── Source ──

Vermont Yankee
Kate O’Connor, center, chair of the Vermont Nuclear Decommissioning Citizens Advisory Panel, at a meeting Thursday night in Brattleboro.

BRATTLEBORO — Big changes may be on the way for Vermont’s citizens’ panel on nuclear issues.

At a meeting Thursday night, longtime Chair Kate O’Connor announced that she will step away from the Vermont Nuclear Decommissioning Citizens Advisory Panel when her term expires this summer.

That prompted a larger discussion of the panel’s future. Some say the 19-member body needs more state resources and a redefined mission in order to remain relevant as major changes happen at the state’s only nuclear site.

It may be “a moment for us to step back and think differently about this,” said June Tierney, state Public Service Department commissioner.

The citizens advisory panel began meeting in September 2014, about three months before Entergy stopped power production at Vermont Yankee.

Entergy had announced its intention to shutter the Vernon plant the previous summer, and the state Legislature formed the advisory panel to address decommissioning issues. The panel’s duties include advising state officials and serving “as a conduit for public information and education.”

At one point, the panel struggled with its advisory role. With a diverse membership that includes Entergy representatives as well as longtime Vermont Yankee critics, it is difficult for the panel to come to consensus.

June Tierney
June Tierney, commissioner of the Public Service Department. File photo by Erin Mansfield/VTDigger

So the panel’s most-prominent role has been in fostering public discussion, education and debate.

Meetings regularly include presentations and question-and-answer periods with experts, nuclear industry representatives and governmental agencies. Federal Nuclear Regulatory Commission staff came to Vermont at the panel’s request last year, the the U.S. Department of Energy – which is supposed to eventually remove the the plant’s spent nuclear fuel – is scheduled to present to the panel next month.

“We started really not knowing what we were doing, and over the last four years we’ve evolved into, I think, a really good group,” O’Connor said. “And we’ve been really fulfilling our No. 1 task, which is to make sure the public knows what’s going on with decommissioning.”

But from a logistical standpoint, O’Connor said the panel is not working well. That’s one reason she will ask the governor not to reappoint her when her term expires at the end of August: O’Connor says she’s simply burnt out.

Since she was appointed chair in January 2015, O’Connor said she has spent thousands of hours handling many aspects of the panel’s business. That runs the gamut from arranging for presenters to printing out paper nameplates for members; at one point, she even took meeting minutes.

“It’s a lot of time, especially if we’re meeting monthly,” O’Connor said. “There’s a lot of work that goes into putting on these meetings. It doesn’t just happen in a day.”

As a citizen member of the panel, O’Connor is entitled to a $50 stipend for each meeting. Otherwise, her work is uncompensated.

At Thursday’s meeting, several panel members praised O’Connor’s work over the past three and a half years.

“She has held together many duties … and has done so in an exemplary way, and that is not something that’s easily replaced,” Tierney said.

Replacing the chair isn’t the only task panel members face.

O’Connor called on the group to re-examine its operations and mission, in part because she believes the lack of resources and reliance on panel members’ volunteer work is “not sustainable.”

Also, with Vermont Yankee potentially transitioning to a new owner and an accelerated decommissioning project later this year, O’Connor said “it’s a really good time to just step back and say, ‘What should this panel be doing?’”

───
── Dataset ──

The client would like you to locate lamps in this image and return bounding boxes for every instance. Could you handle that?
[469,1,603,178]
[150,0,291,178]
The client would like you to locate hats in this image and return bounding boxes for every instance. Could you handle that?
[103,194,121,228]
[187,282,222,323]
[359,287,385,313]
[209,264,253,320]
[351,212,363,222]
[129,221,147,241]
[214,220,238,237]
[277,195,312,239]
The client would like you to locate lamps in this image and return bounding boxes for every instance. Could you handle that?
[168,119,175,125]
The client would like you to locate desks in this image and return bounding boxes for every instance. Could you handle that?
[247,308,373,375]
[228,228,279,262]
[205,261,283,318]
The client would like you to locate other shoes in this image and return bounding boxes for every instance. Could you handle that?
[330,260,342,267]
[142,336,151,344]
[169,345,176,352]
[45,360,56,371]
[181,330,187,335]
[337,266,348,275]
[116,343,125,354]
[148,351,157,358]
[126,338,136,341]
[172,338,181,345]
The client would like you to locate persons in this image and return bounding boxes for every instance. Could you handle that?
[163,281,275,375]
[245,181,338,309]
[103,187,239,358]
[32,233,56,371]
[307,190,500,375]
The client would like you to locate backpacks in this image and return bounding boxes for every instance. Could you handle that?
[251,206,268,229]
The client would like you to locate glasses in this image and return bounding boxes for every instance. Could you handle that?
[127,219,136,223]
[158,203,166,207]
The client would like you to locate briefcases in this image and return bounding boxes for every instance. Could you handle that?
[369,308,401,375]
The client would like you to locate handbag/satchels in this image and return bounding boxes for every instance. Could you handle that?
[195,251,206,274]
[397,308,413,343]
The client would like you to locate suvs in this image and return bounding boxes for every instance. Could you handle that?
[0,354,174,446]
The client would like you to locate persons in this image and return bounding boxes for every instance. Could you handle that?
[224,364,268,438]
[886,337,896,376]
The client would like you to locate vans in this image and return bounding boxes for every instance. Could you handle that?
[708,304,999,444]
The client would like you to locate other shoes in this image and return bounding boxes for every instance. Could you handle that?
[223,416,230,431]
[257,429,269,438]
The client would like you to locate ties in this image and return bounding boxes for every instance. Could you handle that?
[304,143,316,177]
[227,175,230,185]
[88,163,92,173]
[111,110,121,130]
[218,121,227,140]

───

### Written tasks
• a. Name every person the Vermont Yankee article identifies by name.
• b. Shift each bounding-box coordinate by adding 20, and reproduce the records from their first line through the line containing "[277,195,312,239]", requests included.
The article and the records were drawn from unrelated sources.

### Solutions
• a. Kate O’Connor, June Tierney, Erin Mansfield

• b.
The client would like you to locate lamps in this image and return bounding boxes for every instance. Could you handle that?
[489,21,623,198]
[170,20,311,198]
The client would like you to locate hats in this image and return bounding boxes for every instance. Could you handle that?
[123,214,141,248]
[207,302,242,343]
[379,307,405,333]
[229,284,273,340]
[371,232,383,242]
[149,241,167,261]
[234,240,258,257]
[297,215,332,259]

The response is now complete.